Write out every line of the material from the one containing "At first glance, is" down to the one containing "68.9 metres", adding 7 to each coordinate and distance in the answers.

______________________________

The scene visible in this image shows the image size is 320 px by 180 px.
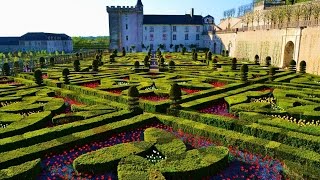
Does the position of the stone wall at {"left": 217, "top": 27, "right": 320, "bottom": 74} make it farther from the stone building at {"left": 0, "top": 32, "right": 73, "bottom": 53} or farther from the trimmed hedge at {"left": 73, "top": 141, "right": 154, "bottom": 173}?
the stone building at {"left": 0, "top": 32, "right": 73, "bottom": 53}

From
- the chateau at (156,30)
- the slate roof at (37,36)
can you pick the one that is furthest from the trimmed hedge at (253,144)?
the slate roof at (37,36)

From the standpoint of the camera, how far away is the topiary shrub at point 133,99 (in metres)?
12.4

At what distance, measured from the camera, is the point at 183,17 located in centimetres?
7688

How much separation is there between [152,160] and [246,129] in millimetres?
4045

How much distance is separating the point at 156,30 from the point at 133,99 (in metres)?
63.9

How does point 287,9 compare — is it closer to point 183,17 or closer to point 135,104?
point 135,104

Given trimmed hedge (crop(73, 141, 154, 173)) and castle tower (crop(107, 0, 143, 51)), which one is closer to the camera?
trimmed hedge (crop(73, 141, 154, 173))

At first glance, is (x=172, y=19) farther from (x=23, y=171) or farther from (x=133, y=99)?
(x=23, y=171)

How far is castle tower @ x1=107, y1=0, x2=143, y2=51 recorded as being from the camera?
68.9 metres

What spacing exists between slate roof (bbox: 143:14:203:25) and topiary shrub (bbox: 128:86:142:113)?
63607 millimetres

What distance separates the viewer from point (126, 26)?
2756 inches

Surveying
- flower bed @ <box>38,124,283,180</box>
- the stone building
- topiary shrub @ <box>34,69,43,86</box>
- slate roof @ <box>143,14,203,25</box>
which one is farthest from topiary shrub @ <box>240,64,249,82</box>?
the stone building

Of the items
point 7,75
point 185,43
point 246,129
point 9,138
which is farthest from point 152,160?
point 185,43

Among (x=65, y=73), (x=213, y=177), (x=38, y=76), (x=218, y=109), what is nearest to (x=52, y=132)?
(x=213, y=177)
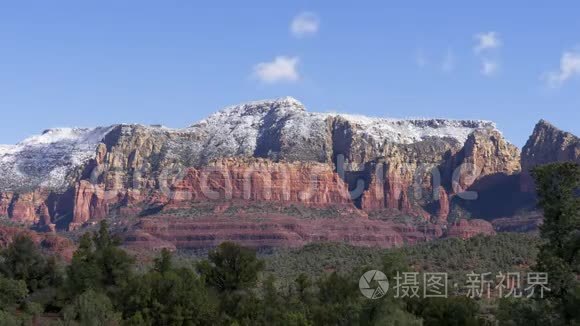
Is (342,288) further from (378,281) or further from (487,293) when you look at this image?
(487,293)

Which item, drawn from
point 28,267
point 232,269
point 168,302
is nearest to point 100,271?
point 232,269

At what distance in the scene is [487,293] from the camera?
87938 millimetres

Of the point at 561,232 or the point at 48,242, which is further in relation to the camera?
the point at 48,242

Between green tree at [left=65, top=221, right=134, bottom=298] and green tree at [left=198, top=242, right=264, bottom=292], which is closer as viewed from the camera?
green tree at [left=65, top=221, right=134, bottom=298]

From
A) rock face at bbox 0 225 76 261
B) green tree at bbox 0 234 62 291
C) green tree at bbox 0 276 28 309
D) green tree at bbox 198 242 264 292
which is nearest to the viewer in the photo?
green tree at bbox 0 276 28 309

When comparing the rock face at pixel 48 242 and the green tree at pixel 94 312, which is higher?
the rock face at pixel 48 242

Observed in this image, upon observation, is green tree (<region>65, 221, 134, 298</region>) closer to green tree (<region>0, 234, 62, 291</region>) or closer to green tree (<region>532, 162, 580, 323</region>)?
green tree (<region>0, 234, 62, 291</region>)

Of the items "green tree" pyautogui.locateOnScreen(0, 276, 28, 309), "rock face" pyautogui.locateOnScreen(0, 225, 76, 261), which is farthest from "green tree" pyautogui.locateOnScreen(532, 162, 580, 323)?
"rock face" pyautogui.locateOnScreen(0, 225, 76, 261)

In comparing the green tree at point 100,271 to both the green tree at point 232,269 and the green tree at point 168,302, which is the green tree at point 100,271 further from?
the green tree at point 168,302

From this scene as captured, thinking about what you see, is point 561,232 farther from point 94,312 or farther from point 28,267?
point 28,267

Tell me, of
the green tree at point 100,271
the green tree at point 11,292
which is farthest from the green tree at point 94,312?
the green tree at point 11,292

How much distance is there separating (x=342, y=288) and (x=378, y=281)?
50.7 feet

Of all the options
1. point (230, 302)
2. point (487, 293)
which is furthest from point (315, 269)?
point (230, 302)

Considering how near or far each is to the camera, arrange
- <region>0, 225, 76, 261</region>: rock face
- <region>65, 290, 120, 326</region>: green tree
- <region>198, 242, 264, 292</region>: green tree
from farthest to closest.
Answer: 1. <region>0, 225, 76, 261</region>: rock face
2. <region>198, 242, 264, 292</region>: green tree
3. <region>65, 290, 120, 326</region>: green tree
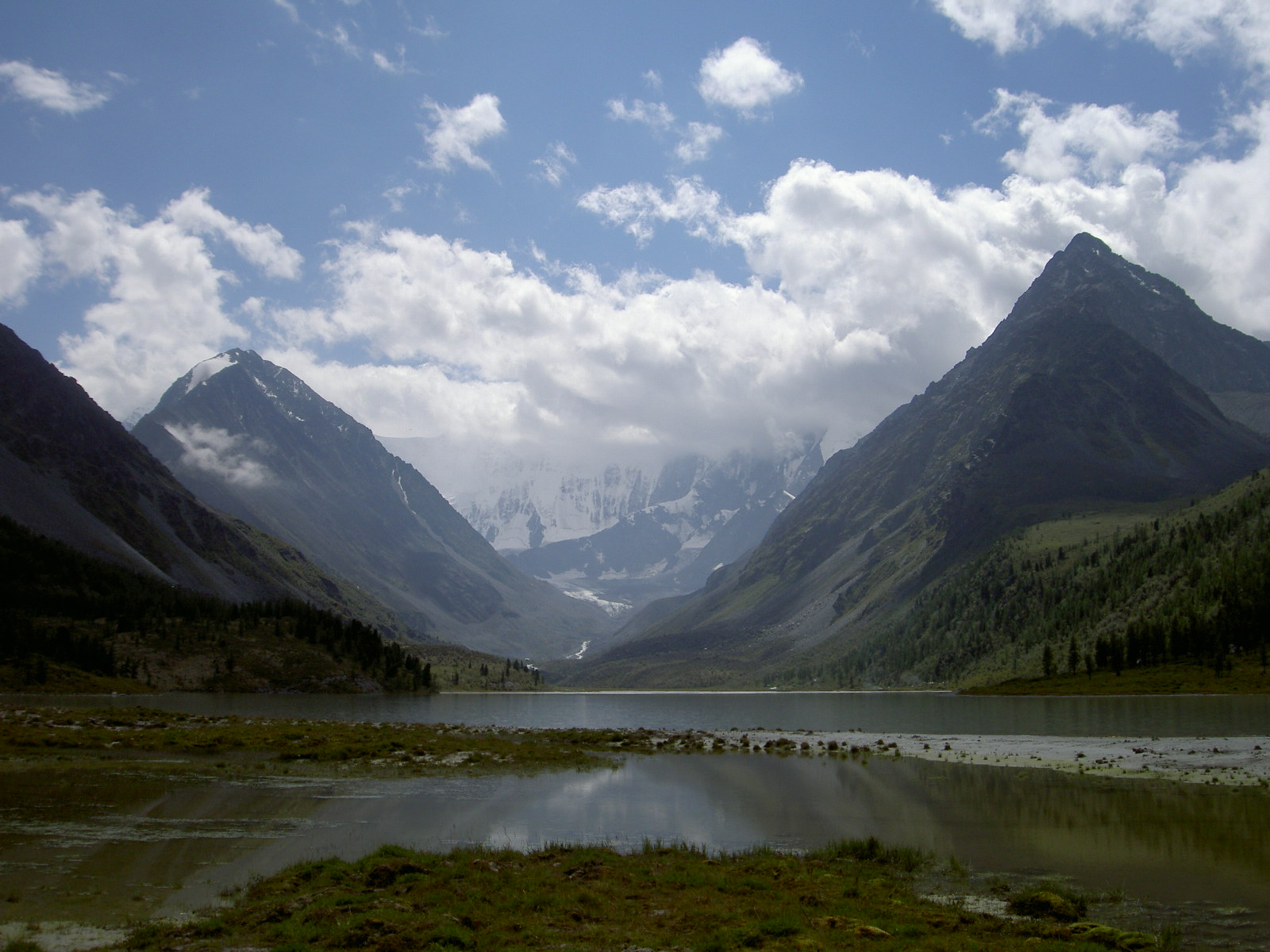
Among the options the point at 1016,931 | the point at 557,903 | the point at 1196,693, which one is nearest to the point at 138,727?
the point at 557,903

______________________________

● **ANSWER FOR THE TASK**:
At first glance, is (x=172, y=19) farther from (x=23, y=171) or farther from (x=133, y=99)?
(x=30, y=178)

How far is castle tower @ x1=107, y1=0, x2=143, y2=51 recorded as being from the camera?
75.9 metres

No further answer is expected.